A: The data is of course very important, and what is becoming even more important in genomics – as we move towards doing whole genome sequencing – is providing access to the data for everyone within the system including individuals that intend to work with the data for research discoveries of genetic associations and disease understanding. As such, there is the need to be able to store this data in a way that makes the data easily accessible and usable. Here at UCSF, we have made a substantial investment into the Bakar computational health science institute that is collaborating with a number of UCs across California, and they are building a system called OMICS Commons, where all of the genetic data will ultimately reside. This system will support data re-interrogation and re-analysis, both on the clinical as well as on the research side of things. As I mentioned, this of course requires significant investment. I believe that at UCSF – which it applies UC wide – there is a strong sense that this is the right approach to take, and that we need to invest into a data warehouse as well as supporting data software.

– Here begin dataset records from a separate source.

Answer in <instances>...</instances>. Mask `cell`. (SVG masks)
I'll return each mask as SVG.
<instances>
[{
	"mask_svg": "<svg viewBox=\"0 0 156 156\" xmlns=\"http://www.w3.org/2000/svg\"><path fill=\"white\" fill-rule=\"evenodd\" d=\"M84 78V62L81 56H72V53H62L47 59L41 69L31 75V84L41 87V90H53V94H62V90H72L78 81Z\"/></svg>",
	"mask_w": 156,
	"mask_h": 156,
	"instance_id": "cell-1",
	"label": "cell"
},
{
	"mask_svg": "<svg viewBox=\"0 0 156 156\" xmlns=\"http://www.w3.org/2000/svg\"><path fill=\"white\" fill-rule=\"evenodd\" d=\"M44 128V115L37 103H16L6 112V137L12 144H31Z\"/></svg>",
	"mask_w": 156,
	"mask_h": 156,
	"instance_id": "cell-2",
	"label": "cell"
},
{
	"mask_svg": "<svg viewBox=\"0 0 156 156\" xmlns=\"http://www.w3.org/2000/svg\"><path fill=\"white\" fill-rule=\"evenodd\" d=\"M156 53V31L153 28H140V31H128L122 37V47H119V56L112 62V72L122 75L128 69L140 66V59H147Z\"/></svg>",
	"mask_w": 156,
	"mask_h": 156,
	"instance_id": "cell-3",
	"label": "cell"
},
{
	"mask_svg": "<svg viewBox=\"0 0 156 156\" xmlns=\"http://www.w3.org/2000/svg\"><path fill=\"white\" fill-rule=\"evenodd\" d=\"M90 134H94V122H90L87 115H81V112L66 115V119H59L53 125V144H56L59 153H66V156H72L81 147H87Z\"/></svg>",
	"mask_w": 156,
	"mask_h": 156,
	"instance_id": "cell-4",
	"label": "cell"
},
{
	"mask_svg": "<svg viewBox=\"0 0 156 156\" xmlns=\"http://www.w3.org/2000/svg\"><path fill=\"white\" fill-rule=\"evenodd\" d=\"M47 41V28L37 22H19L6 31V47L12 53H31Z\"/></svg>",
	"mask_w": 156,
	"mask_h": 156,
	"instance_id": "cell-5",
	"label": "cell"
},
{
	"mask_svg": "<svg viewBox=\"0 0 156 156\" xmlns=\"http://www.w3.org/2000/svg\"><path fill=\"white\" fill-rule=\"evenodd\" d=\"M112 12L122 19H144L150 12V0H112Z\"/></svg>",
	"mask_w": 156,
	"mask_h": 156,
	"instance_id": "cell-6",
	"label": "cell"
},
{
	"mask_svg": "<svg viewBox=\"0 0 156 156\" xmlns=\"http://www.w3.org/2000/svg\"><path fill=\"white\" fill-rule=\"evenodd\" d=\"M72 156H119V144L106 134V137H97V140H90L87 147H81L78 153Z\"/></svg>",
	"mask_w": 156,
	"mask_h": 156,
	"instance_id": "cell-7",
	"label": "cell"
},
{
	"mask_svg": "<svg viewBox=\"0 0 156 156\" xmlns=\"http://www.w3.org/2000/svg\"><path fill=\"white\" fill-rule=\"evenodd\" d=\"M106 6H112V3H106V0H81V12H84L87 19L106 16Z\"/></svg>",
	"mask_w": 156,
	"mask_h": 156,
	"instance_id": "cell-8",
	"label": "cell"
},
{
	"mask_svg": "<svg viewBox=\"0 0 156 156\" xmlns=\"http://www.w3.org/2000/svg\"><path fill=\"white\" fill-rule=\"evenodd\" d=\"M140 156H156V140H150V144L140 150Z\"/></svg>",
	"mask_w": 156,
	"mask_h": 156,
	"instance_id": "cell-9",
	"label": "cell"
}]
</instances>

Q: What are you expecting PMWC attendees will walk away with from the PMWC 2020 Silicon Valley conference? • What are some of the call to actions that we as a community should focus on? • What are some of the PMWC 2020 talks everyone should attend and why?


“…whole genome sequencing should be a standard of care in many disciplines. As a call to action, we should make sure that these efforts are being reimbursed appropriately and paid by health plans, because they are becoming a very important and essential part of healthcare.”

The message for this precision medicine conference is that the sequencing is continuing at unprecedented pace, and that whole genome sequencing should be a part of standard of care in many disciplines. As a call to action, we should make sure that these efforts are being reimbursed and paid by health plans, because they are becoming a very important and essential part of healthcare impacting every branch of medicine. I believe for this to happen there actually needs to be some conversation at a state level. Why is genetic testing facing so many obstacles as compared to other types of testing, like MRIs or CAT scans? The state may decide that this is not the way to treat our patients, and that we should make sure that all of our disadvantaged populations, such as patients who cannot afford it, patients without insurance, or patients that face the real possibility of bankruptcy due to healthcare costs, will have unfettered access to genomic testing and genomic cures. The practicing physicians should not need to spend hours seeking authorization for a particular test and revolutionary genomic applications in the clinical space should not have to rely on philanthropy.